━━━━━ PAGE TEXT

# How to change title?



## WaryLouka (Apr 25, 2014)

Since I am writing this on my Wii U and the search engine is shit (no offense to the one who designed it) I will ask my question: How do you change the customizable titles?

Edit: the one under your username


----------



## Count Duckula (Apr 25, 2014)

Click on your username in the top right (or the arrow next to it, then 'Personal Details).
"Custom Title:" field.


----------



## WaryLouka (Apr 25, 2014)

Great, I need to be member for this ( Even trough I am not a newcomer anymore )


----------



## Kippykip (Apr 25, 2014)

I think you need to have 100 posts to be a member instead of newcomer


----------



## WaryLouka (Apr 25, 2014)

Kippykip said:


> I think you need to have 100 posts to be a member instead of newcomer


 
I know, but it's ridiculous.
Note it's written on Wikitemp that administrators can change Newcomers -> Members, as written in this page:



> The Newcomers are people who have posted less than 100 messages on the forums. They will remain in this group until 100 posts are reached, regardless of how long they have been on the forum. *(Note: An Administrator can change the group manually on occasions)*


----------



## Kippykip (Apr 25, 2014)

WaryLouka said:


> I know, but it's ridiculous.
> Note it's written on Wikitemp that administrators can change Newcomers -> Members, as written in this page:


 
I suppose what you could do is start a convo e.g. on this thread and raise your posts


----------



## WaryLouka (Apr 25, 2014)

━━━━━━━━━━
━━━━━ DATASET EXCERPTS

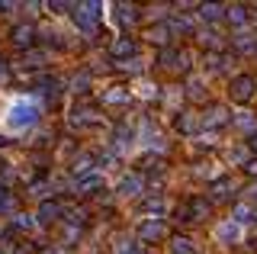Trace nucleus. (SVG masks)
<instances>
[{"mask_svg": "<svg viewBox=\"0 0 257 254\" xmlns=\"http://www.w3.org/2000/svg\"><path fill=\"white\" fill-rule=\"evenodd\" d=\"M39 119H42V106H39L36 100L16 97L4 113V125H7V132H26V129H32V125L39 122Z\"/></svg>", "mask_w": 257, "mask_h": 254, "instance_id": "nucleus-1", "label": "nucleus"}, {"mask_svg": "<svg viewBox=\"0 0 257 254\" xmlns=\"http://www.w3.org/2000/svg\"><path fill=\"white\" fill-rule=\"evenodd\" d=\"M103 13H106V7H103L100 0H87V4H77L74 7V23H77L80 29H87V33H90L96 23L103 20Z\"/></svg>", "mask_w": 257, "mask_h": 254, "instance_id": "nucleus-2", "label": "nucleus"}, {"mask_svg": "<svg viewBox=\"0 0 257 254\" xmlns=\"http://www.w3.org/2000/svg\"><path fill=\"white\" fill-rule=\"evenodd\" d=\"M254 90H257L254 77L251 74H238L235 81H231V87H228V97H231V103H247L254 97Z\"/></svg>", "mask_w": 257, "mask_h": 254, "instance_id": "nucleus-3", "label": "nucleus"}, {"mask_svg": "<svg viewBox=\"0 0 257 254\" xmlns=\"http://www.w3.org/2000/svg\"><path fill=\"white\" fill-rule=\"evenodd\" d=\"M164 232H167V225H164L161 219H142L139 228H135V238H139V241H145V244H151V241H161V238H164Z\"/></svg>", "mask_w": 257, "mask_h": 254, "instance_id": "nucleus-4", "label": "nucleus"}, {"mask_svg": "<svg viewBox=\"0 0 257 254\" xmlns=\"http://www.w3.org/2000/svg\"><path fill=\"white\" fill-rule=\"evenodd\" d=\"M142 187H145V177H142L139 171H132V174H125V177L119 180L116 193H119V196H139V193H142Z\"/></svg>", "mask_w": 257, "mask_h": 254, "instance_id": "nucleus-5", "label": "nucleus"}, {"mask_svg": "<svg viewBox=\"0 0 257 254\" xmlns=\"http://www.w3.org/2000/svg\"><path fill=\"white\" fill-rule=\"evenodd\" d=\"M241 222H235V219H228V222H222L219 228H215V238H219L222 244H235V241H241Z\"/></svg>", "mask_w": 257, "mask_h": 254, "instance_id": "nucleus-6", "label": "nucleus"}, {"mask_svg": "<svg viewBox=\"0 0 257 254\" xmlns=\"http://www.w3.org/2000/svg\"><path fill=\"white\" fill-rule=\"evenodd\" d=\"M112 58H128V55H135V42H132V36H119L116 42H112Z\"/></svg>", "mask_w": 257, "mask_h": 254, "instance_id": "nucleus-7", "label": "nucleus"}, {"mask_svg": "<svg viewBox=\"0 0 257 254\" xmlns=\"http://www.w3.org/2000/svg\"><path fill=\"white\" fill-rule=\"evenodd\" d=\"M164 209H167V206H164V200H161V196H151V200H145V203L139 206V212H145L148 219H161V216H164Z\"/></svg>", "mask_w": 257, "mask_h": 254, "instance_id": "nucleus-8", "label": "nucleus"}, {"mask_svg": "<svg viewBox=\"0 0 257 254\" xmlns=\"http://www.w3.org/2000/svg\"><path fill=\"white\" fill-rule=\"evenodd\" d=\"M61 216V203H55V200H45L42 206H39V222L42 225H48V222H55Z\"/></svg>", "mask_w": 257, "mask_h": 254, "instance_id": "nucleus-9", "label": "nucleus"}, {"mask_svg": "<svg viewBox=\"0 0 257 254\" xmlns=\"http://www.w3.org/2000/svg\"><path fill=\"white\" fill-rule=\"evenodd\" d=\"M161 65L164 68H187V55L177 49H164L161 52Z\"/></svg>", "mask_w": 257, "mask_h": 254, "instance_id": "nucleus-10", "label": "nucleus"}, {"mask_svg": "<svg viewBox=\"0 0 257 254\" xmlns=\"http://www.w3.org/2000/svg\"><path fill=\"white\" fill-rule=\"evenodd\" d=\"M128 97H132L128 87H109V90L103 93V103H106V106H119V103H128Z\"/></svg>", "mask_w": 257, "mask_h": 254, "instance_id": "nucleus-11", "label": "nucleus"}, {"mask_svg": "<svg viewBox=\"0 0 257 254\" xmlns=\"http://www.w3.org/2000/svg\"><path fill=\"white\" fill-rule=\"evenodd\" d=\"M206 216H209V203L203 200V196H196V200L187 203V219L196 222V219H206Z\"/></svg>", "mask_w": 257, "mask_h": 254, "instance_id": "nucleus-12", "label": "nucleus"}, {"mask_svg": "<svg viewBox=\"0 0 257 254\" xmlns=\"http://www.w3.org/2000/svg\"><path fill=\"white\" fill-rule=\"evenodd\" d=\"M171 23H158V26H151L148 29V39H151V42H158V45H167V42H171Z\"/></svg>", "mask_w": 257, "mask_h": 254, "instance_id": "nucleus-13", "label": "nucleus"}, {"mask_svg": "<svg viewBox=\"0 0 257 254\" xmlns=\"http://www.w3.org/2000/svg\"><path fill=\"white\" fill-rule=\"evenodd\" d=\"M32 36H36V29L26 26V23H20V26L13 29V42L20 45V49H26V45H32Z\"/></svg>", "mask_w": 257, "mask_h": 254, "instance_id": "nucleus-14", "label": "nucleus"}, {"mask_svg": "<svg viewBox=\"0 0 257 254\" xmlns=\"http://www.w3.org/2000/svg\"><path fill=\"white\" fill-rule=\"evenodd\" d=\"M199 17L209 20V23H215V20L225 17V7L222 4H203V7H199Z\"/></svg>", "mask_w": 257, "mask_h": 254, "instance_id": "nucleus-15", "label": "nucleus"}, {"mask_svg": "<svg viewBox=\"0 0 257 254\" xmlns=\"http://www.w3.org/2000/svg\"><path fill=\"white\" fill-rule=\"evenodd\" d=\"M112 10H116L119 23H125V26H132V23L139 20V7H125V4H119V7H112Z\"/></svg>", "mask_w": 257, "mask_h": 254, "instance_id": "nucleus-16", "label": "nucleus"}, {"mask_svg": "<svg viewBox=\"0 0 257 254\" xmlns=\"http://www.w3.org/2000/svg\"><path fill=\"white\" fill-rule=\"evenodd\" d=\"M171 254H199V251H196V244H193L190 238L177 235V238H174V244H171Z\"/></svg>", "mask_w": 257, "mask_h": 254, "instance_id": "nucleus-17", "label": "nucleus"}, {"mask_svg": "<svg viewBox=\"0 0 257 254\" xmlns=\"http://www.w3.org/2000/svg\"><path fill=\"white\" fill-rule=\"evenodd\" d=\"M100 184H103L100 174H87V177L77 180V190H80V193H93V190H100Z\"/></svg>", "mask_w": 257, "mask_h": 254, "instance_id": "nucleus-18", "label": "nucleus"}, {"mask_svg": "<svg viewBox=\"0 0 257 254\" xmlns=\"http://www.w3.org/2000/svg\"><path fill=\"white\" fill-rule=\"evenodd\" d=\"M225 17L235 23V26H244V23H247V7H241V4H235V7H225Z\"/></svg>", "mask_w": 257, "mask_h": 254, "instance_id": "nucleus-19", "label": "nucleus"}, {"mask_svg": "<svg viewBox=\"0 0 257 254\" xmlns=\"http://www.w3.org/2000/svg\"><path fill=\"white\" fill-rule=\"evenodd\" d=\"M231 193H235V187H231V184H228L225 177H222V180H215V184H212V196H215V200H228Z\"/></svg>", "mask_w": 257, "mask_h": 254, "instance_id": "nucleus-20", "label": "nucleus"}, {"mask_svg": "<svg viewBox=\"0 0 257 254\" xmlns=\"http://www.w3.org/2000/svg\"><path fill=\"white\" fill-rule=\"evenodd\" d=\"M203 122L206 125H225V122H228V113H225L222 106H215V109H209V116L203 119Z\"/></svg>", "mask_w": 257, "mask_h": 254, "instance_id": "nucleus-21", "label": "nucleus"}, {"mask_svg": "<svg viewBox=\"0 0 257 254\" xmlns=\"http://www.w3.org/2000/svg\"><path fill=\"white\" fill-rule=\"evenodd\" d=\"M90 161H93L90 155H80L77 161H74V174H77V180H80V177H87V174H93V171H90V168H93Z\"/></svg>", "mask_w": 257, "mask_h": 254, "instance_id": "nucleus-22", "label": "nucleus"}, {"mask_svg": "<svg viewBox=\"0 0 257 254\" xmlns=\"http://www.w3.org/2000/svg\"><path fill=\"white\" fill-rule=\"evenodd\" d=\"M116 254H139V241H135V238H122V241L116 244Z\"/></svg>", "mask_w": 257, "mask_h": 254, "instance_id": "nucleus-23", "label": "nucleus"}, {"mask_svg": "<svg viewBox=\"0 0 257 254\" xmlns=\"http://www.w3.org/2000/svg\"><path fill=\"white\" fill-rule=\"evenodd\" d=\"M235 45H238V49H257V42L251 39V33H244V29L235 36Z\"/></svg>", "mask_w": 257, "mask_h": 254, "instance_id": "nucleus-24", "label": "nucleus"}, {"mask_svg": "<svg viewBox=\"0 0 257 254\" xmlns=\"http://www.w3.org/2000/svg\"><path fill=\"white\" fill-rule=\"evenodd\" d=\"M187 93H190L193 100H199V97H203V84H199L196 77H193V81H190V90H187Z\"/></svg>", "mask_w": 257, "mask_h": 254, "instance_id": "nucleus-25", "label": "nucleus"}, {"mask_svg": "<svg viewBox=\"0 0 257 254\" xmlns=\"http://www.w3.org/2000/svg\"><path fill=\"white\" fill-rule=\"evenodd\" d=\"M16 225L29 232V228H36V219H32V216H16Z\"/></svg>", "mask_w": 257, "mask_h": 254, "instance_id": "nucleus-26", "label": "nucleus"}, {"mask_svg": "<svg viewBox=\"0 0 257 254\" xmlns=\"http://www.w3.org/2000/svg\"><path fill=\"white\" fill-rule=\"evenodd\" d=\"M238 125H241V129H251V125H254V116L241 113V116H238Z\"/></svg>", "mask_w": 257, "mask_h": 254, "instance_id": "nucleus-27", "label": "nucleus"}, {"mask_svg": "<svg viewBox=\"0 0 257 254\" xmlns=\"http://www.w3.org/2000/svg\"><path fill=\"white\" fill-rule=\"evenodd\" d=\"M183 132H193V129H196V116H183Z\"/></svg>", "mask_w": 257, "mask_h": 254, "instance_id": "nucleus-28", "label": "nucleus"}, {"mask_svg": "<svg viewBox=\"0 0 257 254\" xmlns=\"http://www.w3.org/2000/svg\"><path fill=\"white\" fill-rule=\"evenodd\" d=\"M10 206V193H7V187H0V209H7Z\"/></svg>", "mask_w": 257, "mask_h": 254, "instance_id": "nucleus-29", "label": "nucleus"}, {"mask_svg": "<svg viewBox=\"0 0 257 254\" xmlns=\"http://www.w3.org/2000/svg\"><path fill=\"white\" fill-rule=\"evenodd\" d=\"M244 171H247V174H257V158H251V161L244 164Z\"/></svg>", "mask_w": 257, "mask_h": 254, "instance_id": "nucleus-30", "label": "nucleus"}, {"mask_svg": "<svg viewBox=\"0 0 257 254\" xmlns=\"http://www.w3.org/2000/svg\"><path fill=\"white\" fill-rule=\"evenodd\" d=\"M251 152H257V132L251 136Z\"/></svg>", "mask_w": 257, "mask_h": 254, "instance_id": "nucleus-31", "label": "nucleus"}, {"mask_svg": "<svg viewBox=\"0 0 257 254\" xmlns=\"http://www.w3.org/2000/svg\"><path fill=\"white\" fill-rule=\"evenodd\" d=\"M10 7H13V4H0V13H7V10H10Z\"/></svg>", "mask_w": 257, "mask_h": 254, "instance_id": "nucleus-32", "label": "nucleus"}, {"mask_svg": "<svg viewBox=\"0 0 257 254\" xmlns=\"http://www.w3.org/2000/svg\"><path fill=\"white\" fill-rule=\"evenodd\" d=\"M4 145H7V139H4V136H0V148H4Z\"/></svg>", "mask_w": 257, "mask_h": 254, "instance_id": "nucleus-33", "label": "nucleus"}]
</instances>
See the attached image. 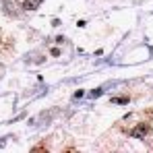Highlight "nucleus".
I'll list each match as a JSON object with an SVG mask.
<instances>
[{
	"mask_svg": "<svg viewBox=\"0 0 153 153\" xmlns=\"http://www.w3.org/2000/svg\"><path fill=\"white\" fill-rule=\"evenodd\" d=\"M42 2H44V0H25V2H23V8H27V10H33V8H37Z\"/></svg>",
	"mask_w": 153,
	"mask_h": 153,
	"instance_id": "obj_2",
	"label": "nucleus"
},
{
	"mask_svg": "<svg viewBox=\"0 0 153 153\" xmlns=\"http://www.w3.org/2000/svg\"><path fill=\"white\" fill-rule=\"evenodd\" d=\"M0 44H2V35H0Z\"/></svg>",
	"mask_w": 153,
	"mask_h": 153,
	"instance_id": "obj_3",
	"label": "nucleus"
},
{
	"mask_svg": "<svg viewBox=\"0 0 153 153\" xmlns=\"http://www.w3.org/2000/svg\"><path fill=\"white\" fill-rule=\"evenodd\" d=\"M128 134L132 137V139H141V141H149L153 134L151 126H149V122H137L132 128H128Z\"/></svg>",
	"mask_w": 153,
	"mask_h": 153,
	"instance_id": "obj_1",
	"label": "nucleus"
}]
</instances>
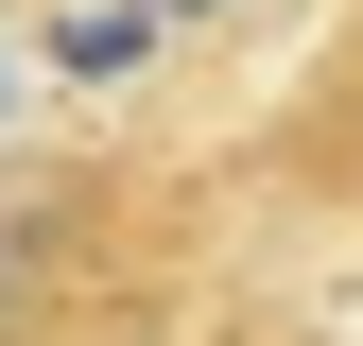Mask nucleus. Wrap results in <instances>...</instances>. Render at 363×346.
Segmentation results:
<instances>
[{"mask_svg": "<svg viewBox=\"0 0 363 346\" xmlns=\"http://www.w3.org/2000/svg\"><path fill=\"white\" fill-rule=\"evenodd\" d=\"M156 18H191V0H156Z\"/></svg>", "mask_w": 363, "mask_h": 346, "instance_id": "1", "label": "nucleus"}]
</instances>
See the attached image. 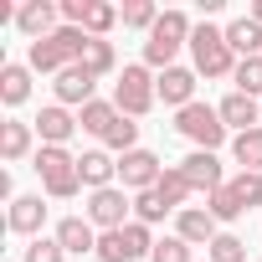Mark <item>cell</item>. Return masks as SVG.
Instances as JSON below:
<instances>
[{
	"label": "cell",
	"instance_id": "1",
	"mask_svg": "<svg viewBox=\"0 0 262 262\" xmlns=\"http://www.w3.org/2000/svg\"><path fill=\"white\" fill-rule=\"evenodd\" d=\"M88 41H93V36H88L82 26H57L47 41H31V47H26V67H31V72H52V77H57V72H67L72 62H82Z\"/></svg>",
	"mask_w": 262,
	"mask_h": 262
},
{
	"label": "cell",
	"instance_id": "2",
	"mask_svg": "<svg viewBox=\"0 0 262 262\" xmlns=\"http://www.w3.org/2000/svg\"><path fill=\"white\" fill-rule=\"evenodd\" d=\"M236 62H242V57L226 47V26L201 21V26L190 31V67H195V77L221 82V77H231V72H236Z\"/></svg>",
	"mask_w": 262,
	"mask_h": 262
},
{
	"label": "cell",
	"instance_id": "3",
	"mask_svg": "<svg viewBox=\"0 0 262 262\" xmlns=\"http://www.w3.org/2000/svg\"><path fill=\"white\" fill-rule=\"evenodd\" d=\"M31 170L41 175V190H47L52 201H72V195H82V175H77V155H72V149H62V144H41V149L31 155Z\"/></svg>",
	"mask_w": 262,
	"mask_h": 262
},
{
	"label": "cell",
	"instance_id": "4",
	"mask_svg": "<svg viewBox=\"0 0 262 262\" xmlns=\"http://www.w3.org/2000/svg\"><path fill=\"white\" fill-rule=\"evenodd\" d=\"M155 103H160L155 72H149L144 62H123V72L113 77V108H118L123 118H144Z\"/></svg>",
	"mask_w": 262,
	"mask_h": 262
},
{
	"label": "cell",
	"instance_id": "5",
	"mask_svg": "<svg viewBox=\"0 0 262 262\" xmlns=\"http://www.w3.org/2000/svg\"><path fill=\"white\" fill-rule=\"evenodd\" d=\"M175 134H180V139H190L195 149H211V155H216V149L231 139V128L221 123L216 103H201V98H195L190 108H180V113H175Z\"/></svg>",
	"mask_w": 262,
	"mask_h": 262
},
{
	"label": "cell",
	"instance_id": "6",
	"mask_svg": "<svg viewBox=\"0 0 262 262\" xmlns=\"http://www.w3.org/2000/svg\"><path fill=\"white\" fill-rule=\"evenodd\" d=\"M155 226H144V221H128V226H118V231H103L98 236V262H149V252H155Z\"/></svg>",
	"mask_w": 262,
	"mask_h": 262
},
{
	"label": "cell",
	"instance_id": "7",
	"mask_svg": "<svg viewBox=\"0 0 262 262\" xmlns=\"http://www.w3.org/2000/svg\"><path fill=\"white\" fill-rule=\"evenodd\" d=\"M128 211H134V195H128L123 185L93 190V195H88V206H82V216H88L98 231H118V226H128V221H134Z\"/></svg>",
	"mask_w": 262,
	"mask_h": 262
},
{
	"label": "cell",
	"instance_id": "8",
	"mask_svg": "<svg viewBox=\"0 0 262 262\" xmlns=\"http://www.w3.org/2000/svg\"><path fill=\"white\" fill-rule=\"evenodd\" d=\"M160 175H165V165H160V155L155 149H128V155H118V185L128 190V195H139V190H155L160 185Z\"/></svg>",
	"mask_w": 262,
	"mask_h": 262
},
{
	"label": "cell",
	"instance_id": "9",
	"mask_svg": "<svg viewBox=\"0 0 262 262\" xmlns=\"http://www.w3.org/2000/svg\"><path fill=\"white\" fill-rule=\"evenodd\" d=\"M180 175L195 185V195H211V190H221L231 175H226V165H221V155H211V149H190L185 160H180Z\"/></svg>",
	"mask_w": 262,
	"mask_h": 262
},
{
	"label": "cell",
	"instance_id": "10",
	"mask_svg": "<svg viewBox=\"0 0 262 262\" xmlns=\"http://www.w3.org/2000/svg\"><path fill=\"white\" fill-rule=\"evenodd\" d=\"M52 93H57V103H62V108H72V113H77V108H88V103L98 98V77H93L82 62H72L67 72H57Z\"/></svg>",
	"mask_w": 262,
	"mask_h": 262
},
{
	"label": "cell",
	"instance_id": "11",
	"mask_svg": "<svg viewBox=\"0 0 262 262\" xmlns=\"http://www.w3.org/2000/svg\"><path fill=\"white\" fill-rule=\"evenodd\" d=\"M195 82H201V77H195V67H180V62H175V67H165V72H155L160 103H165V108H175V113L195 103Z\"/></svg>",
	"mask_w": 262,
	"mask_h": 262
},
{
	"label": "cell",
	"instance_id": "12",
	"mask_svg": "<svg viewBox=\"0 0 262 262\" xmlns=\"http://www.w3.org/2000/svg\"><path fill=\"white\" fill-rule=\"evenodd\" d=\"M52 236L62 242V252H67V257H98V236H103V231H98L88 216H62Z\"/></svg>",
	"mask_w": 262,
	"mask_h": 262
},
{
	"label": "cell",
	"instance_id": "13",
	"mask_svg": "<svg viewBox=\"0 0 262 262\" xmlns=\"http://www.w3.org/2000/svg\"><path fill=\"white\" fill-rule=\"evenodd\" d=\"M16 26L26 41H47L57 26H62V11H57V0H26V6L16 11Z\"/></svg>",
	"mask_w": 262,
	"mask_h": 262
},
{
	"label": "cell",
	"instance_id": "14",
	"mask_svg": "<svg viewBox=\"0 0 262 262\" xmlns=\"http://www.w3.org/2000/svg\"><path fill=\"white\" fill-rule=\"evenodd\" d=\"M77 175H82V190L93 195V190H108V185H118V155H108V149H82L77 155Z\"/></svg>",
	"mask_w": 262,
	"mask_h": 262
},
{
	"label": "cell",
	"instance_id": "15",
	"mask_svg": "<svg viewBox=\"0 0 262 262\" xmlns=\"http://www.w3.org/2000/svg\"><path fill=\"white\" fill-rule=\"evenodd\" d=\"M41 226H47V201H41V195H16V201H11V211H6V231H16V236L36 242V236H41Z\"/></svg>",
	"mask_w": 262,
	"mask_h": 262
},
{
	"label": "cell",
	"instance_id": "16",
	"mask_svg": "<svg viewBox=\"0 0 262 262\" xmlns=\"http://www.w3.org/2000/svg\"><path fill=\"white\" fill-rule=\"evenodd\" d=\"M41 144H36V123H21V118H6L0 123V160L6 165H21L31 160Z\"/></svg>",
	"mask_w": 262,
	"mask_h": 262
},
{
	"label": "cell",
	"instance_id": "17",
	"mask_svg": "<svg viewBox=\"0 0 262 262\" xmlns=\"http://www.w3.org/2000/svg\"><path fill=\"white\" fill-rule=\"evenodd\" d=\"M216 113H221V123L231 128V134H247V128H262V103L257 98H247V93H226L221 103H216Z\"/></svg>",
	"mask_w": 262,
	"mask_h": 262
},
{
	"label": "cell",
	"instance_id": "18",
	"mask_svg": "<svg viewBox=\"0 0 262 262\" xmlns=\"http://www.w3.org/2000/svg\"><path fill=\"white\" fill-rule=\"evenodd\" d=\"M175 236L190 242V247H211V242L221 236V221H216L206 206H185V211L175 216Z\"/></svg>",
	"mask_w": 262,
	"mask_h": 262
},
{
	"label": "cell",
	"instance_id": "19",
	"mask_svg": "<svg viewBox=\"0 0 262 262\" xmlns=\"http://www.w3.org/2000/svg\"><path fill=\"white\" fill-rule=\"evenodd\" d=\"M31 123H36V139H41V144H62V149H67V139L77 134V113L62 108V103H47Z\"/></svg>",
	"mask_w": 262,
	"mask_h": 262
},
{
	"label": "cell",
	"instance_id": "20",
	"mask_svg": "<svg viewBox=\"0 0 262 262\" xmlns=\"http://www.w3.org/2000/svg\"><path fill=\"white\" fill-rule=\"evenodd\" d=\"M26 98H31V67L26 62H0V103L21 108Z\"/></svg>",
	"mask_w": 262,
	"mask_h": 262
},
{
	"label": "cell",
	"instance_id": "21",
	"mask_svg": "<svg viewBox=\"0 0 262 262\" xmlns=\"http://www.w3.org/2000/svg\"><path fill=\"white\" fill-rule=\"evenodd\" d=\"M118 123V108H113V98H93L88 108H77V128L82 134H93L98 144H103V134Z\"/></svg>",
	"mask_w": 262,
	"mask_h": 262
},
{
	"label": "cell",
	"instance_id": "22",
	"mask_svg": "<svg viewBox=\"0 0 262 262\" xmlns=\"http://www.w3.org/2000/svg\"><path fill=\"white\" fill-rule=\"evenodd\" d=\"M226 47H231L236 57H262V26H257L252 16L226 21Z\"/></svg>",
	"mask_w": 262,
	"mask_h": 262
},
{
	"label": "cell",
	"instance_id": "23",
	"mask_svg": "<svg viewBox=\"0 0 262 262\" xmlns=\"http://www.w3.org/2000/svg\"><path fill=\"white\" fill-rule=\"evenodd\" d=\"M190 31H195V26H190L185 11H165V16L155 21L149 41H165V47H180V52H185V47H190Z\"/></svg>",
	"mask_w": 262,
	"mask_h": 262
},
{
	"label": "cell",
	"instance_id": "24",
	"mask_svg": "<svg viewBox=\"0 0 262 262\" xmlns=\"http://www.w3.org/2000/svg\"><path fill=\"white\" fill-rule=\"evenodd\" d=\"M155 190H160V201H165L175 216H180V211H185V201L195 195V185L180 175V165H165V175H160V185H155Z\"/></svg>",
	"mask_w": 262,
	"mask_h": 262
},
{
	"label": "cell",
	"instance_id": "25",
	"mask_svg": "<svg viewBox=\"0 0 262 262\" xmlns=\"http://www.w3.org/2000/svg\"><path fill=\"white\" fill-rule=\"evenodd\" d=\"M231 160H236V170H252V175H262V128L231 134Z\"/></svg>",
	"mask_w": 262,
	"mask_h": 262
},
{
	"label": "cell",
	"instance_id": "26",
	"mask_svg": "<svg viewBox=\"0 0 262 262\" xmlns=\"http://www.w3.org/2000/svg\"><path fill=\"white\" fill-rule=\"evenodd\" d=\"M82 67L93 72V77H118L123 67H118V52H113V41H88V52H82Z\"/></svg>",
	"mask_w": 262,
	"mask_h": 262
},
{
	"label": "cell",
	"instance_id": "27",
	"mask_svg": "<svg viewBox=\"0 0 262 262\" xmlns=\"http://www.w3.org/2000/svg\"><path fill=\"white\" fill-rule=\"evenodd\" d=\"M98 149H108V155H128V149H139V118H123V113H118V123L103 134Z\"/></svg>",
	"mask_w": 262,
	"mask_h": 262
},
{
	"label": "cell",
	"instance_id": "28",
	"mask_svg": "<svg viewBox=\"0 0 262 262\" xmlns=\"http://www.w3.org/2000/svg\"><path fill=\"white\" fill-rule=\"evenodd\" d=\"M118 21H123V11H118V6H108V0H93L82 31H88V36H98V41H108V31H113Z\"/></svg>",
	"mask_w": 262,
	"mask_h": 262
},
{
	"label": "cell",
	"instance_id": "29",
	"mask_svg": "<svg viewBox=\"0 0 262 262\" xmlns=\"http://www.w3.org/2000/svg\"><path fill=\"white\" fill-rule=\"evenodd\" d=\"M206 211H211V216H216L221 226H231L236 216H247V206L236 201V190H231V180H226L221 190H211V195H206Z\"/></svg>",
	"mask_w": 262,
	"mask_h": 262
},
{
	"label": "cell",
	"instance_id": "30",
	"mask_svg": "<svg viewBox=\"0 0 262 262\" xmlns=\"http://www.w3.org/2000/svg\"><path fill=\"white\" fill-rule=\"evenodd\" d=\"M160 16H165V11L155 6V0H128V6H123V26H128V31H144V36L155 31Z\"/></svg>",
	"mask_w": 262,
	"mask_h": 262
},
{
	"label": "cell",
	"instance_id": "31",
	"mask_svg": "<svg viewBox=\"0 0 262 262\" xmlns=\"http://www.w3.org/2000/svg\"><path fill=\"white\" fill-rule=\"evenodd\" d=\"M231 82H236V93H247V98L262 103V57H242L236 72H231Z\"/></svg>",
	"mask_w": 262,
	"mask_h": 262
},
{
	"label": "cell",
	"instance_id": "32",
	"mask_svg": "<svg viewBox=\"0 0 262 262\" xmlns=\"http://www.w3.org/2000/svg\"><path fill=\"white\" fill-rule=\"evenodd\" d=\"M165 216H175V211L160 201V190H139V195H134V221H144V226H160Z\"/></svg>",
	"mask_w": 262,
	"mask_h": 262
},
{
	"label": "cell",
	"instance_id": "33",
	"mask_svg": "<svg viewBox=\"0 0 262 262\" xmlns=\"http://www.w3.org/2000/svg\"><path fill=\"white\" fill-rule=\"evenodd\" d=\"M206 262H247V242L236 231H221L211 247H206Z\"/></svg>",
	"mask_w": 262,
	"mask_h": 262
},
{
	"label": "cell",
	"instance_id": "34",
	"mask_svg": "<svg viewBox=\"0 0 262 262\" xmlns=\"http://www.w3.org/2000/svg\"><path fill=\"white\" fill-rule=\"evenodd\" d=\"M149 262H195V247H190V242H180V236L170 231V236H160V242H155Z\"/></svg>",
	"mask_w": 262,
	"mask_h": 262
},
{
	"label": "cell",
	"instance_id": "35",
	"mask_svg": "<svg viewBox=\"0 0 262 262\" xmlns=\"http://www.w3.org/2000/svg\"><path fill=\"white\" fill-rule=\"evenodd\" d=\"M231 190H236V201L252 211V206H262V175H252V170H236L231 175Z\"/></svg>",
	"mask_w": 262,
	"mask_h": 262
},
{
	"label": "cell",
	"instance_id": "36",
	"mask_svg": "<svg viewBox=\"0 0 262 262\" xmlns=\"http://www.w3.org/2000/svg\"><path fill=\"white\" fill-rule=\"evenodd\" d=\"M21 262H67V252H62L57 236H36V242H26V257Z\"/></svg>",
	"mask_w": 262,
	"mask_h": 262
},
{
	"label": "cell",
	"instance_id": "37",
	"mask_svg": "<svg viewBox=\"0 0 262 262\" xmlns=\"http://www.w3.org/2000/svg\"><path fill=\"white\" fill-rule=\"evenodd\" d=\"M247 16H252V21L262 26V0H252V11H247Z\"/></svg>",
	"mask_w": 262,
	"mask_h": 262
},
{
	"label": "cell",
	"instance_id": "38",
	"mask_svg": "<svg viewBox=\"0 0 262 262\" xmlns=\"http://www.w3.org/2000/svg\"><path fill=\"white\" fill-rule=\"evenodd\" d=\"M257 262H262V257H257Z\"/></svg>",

━━━━━━━━━━

**AIM OF THE EXERCISE:** Continue the forum thread above about changing custom titles, picking up right after its final line.

**REPLY TO THE TASK:**
Kippykip said:


> I suppose what you could do is start a convo e.g. on this thread and raise your posts


 
Alright. Why GBAtemp doesn't add more specific ranks? I mean, for example, for posting 666 posts you could say you get the "Demon" rank.
Post your suggestions here.


----------



## Kippykip (Apr 26, 2014)

WaryLouka said:


> Alright. Why GBAtemp doesn't add more specific ranks? I mean, for example, for posting 666 posts you could say you get the "Demon" rank.
> Post your suggestions here.


 
Yeah that'll be a good idea
also 1000 post should be experienced member or something


----------



## Foxi4 (Apr 28, 2014)

Consider this your first trial. Use the forums for a bit, have a look at what we have to offer, get to know the locals and _then_ you'll be promoted to a fully-fledged member. You have to understand that as with any site there's a lot of users who register, post once and leave or worse, users who register, make a mess and get banned within the scope of a few days - that's the reason why Newcomers don't have all member privileges. Your question has been answered, so I'll report this thread for locking - you need to post 100 posts to advance. There is no way around this, we'd like to have a look at what kind of a person you are before you reach the official member status. Admins are indeed capable of changing your rank _on occasion_, specifically for members who are returning after long periods of absence and find out that their accounts are gone for whatever reason _(server switch, forum backbone software switch, database errors etc.)_ - this is not one of those cases.


----------



## Yepi69 (Apr 28, 2014)

You ask p1ng to do it for you, and if lucky he'll organize a trial in court for that, either that or he's too busy being too kind.


----------



## Another World (Apr 28, 2014)

WaryLouka said:


> Great, I need to be member for this ( Even trough I am not a newcomer anymore )





WaryLouka said:


> I know, but it's ridiculous.



some of us with 10,000+ post who have contributed a lot to this site would disagree completely. at 56 posts you are still very much a newcomer. taking the time to post 100 quality replies, so you can change your custom title, doesn't seem to be asking all that much of you. you are looking at a few weeks to 1 month of being involved.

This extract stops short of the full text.